Extract to read:
╔══

Yahoo? FreeBSD and the links being the clues I used to guess...

300 million stillseems like alot, even for Yahoo.
Re:Proprietary patented stuff - but yeah... by GebsBeard · 2005-05-15 01:58 · Score: 1

Gee I thought the name on the Patent, "Yahoo" would have been enuf to give it away.

horizontal scaling is good... by anon+mouse-cow-aard · 2005-05-14 01:58 · Score: 2, Interesting

Sure, optimize single node performance first, but keep in mind that horizontal scaling is something to look for. Put N machines behind a load balancer, ingest gets scattered among 'n' machines, queries go to all simultaneously. Redundant Array of Inexpensive Databases :-)

Linux Virtual Server in front of several instances of your windows box will do, with some proxying stuff for queries. Probably cheaper than spending months trying to tweak single node to get to your scaling target, and will scale trivially much farther out.

in-memory by zm · 2005-05-14 01:58 · Score: 1

You will likely need to run this baby all in RAM, with optional persistant storage if needed. If you don't have enough memory, go for distributed solution: data from devices a,b,c go to machine1, from devices d,e,f to machine2, etc. The per device distribution algorithm should consider the amount of data from each device.

--
Sig ?

Re:in-memory by AmiChris · 2005-05-17 02:51 · Score: 1

An entire hour of updates might well fit in RAM! My proposed solution with flat files would take advantage of this. I'm thinking of using linked lists to store the entries for each instrument and having a background thread come round and write out all the entries of an instrument at once.

This thing is going to run for months at a time. Eventually the stuff has to go to disk.

The Solution by cwraig · 2005-05-14 02:07 · Score: 2, Funny

the solution to your problem comes in the form of a little known software application from a vender called Microsoft.

╚══

Task prompt:
Can you print, word for word, the part of the scaling thread starting with "Sure, optimize single" and going on through "much farther out."?

Material supplied:
╔══

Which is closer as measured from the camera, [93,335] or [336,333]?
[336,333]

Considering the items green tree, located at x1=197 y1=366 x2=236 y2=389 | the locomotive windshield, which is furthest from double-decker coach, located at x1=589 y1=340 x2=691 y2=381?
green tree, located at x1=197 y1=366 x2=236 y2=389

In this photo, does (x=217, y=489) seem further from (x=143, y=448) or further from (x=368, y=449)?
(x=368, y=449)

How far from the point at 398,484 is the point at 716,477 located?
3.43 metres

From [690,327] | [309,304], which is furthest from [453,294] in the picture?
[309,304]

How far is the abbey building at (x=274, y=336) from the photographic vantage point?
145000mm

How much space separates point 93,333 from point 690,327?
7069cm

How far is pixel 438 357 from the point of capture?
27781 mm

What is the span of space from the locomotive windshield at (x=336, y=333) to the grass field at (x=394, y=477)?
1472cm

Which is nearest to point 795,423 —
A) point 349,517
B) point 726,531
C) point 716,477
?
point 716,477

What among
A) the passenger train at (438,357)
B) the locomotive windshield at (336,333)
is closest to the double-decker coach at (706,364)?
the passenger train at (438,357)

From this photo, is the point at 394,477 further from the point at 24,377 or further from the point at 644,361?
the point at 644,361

╚══
╔══

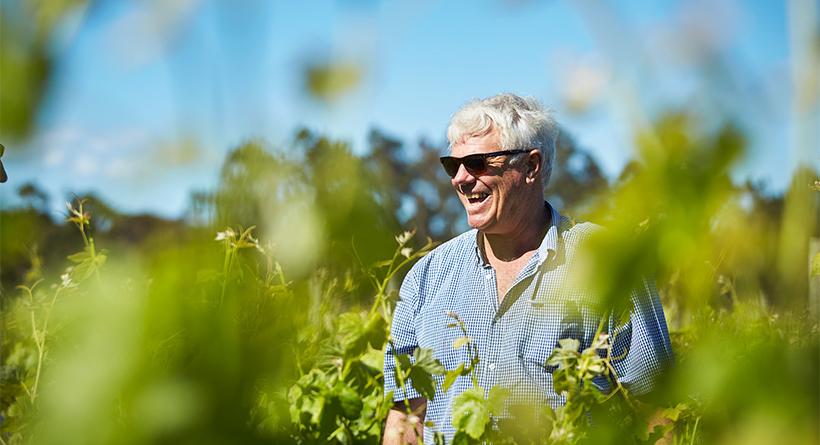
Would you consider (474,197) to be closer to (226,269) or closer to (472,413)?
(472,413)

╚══

Complete output:
Sure, optimize single node performance first, but keep in mind that horizontal scaling is something to look for. Put N machines behind a load balancer, ingest gets scattered among 'n' machines, queries go to all simultaneously. Redundant Array of Inexpensive Databases :-)

Linux Virtual Server in front of several instances of your windows box will do, with some proxying stuff for queries. Probably cheaper than spending months trying to tweak single node to get to your scaling target, and will scale trivially much farther out.